== Entries on spatial positioning ==
* START *

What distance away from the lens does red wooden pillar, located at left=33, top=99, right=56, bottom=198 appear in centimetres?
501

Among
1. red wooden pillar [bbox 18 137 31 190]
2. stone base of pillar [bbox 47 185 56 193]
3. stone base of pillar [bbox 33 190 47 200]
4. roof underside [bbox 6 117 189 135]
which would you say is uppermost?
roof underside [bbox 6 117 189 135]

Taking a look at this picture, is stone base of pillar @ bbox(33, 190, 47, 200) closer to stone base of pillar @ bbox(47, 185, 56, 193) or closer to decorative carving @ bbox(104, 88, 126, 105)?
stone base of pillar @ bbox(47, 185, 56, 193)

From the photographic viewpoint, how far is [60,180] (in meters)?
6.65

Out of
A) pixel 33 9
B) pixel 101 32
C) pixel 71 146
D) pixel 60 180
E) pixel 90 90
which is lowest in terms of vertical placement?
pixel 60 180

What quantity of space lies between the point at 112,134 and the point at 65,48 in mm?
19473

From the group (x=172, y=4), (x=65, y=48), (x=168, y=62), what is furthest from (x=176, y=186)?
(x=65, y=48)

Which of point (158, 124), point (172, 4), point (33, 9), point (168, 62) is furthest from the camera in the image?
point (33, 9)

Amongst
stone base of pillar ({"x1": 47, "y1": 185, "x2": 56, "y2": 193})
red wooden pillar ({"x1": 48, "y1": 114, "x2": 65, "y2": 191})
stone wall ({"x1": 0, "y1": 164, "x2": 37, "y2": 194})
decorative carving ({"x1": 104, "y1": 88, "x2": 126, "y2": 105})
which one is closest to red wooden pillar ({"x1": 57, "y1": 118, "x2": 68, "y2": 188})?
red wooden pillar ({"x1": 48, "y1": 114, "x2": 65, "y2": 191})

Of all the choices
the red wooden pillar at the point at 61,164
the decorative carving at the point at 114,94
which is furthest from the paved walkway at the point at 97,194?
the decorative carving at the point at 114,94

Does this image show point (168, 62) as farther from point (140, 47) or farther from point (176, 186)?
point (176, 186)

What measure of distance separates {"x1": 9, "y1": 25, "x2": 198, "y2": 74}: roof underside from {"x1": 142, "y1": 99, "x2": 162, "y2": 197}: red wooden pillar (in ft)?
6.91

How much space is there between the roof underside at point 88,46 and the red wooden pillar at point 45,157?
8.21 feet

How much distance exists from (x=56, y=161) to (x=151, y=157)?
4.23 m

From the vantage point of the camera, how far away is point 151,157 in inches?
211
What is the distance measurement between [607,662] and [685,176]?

* END *

Please rewrite the lines from the one containing "Of all the choices" through the end of the listing, inclusive, replacing "paved walkway" with "stone path" and leaving everything else unchanged.

== TASK RESULT ==
Of all the choices
the red wooden pillar at the point at 61,164
the decorative carving at the point at 114,94
which is furthest from the stone path at the point at 97,194?
the decorative carving at the point at 114,94

Does this image show point (168, 62) as farther from point (140, 47) or farther from point (176, 186)?
point (176, 186)

What measure of distance separates {"x1": 9, "y1": 25, "x2": 198, "y2": 74}: roof underside from {"x1": 142, "y1": 99, "x2": 162, "y2": 197}: red wooden pillar (in ft)?
6.91

How much space is there between the roof underside at point 88,46 and the red wooden pillar at point 45,157?
8.21 feet

How much distance exists from (x=56, y=161) to (x=151, y=157)?
4.23 m

From the vantage point of the camera, how far away is point 151,157 in inches?
211
What is the distance measurement between [607,662] and [685,176]?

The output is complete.